Chinese found in Japanese airport
Passing through the Narita airport in Japan a few weeks ago, I paid special attention to the use of Chinese in the airport. It's unusual to see any use of Chinese by non-native-speakers, and the airport offered three examples.
In front of the security check, there is a sign in Chinese that reads "請把登機證出示一下" (Please show your boarding pass). The grammar is correct, but the sentence was still strange enough, when seen on a sign, to make Mrs. Taiwanonymous laugh out loud. The problem is that the usage of "yixia" (一下) is much too informal for a sign at the airport. The proper way of writing the sentence formally would be "請出示登機證".
The next thing I noticed was the sign in the picture above. The English message instructs us to remove coats and jackets. The more verbose Chinese message instructs us to "脫下上衣和大衣類等外套". This is supposed to mean "remove overcoats and jackets and other types of coat." However, in Taiwan, shangyi (上衣) is not used to mean jacket. It just means "top," which usually means shirt or blouse. So this sign made me laugh because it looks like it is instructing us to take off our shirts for the security check. (The sign might be perfectly acceptable to Chinese speakers from other regions, but I can't comment on that.)

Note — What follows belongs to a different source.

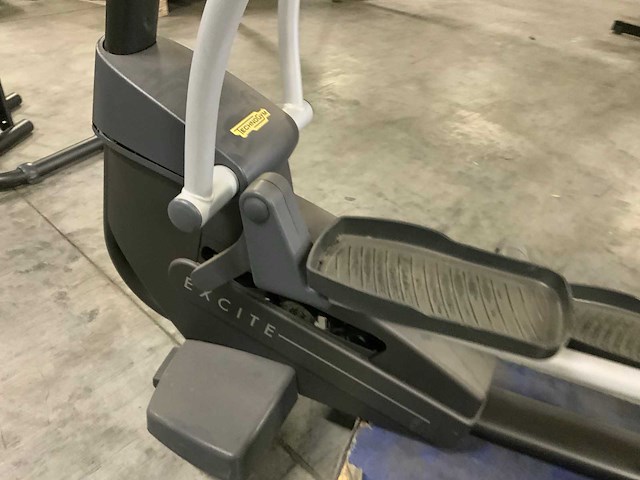 Technogym - excite synchro - 500 led - crosstrainer - afbeelding 2 van  5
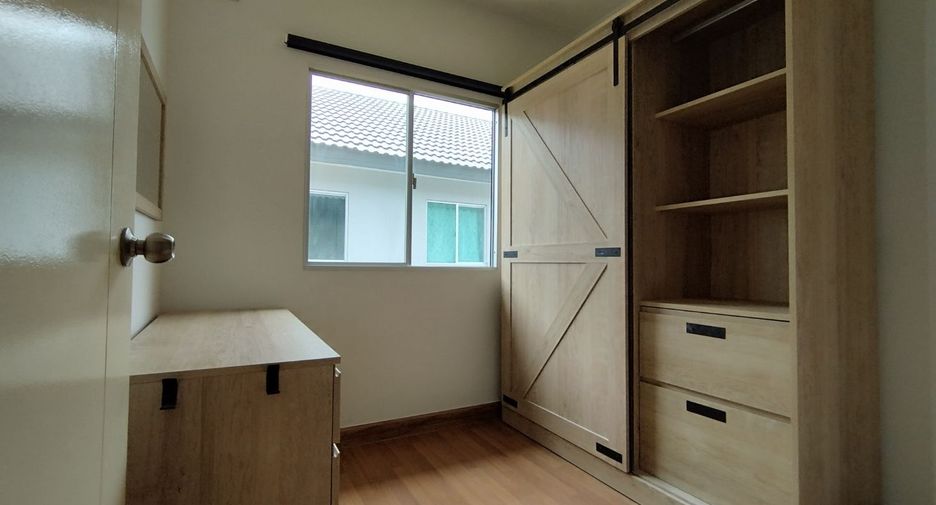 For sale 2 bedrooms townhouse in Bang Phli, Samut Prakan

The last usage of Chinese I noticed was by one of the airport workers. The worker, a young Japanese woman, was talking in competent Chinese to a woman from Taiwan. The airport worker told the woman that she could not bring her big container of hot sauce on the airplane because it was over three ounces of liquid. The woman protested that she bought the hot sauce in the duty-free area, and if it was illegal to bring aboard the plane then they shouldn't be selling it. This did not help things. She then offered to open the container of hot sauce and pour off the top layer of hot oil so that the container would no longer contain an excessive amount of liquid. It looked like the Japanese worker was not going to accept this offer, but I didn't get to see the resolution. I had thought this kind of farce only happened in America, but there it was happening in Japan. Nonetheless, America can still take the blame for exporting this ridiculousness.